**THE TASK:**
Please select every line in the listing below that contains the word "furthest", and copy each one. Case counts.

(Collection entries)
□ □ □ □ □ □ □

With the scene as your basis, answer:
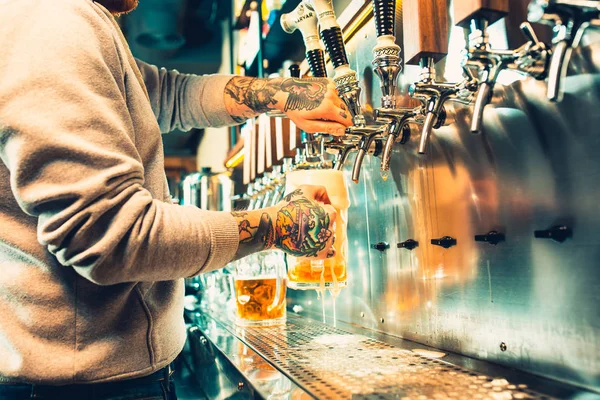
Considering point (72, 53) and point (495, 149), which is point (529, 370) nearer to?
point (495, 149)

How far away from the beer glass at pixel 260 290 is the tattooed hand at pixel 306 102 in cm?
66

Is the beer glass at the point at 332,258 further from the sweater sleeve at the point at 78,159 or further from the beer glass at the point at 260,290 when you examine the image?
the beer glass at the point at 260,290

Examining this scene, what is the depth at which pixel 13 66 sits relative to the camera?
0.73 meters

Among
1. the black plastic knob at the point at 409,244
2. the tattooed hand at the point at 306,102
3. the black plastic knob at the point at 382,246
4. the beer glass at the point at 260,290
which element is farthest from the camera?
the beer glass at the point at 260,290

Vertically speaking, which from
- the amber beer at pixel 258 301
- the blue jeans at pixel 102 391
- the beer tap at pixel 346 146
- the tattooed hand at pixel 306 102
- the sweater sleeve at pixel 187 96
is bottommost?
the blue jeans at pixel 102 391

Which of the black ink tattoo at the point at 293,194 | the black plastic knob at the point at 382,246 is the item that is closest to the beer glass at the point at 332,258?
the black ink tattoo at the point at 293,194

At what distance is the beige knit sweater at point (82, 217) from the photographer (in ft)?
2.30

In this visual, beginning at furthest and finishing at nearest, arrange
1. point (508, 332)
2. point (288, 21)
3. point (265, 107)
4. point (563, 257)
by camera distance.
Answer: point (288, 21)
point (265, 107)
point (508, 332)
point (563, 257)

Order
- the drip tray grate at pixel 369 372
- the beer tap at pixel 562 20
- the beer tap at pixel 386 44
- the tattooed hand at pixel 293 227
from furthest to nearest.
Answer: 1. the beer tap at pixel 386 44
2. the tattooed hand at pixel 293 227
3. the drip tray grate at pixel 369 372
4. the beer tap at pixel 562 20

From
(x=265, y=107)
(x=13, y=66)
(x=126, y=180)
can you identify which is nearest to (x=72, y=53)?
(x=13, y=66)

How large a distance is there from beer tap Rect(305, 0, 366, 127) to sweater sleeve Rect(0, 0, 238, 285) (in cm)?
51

□ □ □ □ □ □ □

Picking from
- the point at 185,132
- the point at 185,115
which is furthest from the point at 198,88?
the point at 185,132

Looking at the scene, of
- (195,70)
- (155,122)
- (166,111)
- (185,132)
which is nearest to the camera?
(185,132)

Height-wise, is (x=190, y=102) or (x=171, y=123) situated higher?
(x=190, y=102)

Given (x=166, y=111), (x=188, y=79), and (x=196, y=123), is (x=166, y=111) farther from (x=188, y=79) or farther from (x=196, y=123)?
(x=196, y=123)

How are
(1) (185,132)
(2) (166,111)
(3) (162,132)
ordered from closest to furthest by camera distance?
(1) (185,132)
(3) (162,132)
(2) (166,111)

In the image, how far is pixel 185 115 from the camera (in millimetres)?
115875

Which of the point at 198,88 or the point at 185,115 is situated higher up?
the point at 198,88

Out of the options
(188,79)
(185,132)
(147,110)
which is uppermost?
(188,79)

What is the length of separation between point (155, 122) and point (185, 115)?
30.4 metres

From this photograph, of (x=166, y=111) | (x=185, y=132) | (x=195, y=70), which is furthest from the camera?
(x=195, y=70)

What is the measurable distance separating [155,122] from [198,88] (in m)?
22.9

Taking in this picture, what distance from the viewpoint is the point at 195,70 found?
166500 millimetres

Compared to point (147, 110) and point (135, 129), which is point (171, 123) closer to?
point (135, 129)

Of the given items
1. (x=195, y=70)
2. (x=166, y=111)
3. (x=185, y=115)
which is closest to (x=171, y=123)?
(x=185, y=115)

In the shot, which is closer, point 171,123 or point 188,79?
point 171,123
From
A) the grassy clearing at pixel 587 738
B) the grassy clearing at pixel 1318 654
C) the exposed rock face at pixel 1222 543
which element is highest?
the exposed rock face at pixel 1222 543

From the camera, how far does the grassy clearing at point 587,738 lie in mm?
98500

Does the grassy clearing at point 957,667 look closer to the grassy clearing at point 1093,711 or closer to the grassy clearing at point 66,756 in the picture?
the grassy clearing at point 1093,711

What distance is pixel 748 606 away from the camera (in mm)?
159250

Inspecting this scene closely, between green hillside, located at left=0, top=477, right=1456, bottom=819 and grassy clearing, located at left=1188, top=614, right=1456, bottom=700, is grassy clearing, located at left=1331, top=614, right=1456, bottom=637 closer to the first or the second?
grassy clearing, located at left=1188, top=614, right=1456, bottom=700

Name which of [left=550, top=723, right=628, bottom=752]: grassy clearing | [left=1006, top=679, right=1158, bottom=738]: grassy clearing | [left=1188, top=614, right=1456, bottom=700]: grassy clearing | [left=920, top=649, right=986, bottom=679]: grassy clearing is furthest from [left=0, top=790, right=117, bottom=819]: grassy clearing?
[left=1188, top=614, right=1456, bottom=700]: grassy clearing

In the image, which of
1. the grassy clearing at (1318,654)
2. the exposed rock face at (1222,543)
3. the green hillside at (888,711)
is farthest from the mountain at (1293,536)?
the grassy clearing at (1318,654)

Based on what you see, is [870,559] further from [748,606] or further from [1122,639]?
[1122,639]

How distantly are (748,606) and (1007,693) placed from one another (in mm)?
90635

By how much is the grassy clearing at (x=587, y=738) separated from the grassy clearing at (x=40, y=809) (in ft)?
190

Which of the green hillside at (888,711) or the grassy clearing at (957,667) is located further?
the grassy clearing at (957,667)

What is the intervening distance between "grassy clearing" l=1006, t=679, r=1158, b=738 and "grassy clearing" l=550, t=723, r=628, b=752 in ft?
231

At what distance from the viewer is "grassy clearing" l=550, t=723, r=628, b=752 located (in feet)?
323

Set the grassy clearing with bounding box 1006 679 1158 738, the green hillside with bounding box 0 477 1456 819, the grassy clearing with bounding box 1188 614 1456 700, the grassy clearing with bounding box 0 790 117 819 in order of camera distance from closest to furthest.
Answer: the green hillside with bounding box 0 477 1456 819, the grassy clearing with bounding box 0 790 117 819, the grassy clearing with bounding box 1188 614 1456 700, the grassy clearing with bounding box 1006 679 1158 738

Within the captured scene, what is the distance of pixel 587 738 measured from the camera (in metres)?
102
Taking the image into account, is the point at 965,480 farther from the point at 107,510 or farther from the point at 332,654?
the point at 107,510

□ □ □ □ □ □ □

**RESULT OF THE TASK:**
In this visual, beginning at furthest and finishing at nearest, arrange
from furthest to nearest.
which is furthest from the point at 198,88?
ordered from closest to furthest by camera distance?
From this photograph, of (x=166, y=111) | (x=185, y=132) | (x=195, y=70), which is furthest from the camera?
Name which of [left=550, top=723, right=628, bottom=752]: grassy clearing | [left=1006, top=679, right=1158, bottom=738]: grassy clearing | [left=1188, top=614, right=1456, bottom=700]: grassy clearing | [left=920, top=649, right=986, bottom=679]: grassy clearing is furthest from [left=0, top=790, right=117, bottom=819]: grassy clearing?
Set the grassy clearing with bounding box 1006 679 1158 738, the green hillside with bounding box 0 477 1456 819, the grassy clearing with bounding box 1188 614 1456 700, the grassy clearing with bounding box 0 790 117 819 in order of camera distance from closest to furthest.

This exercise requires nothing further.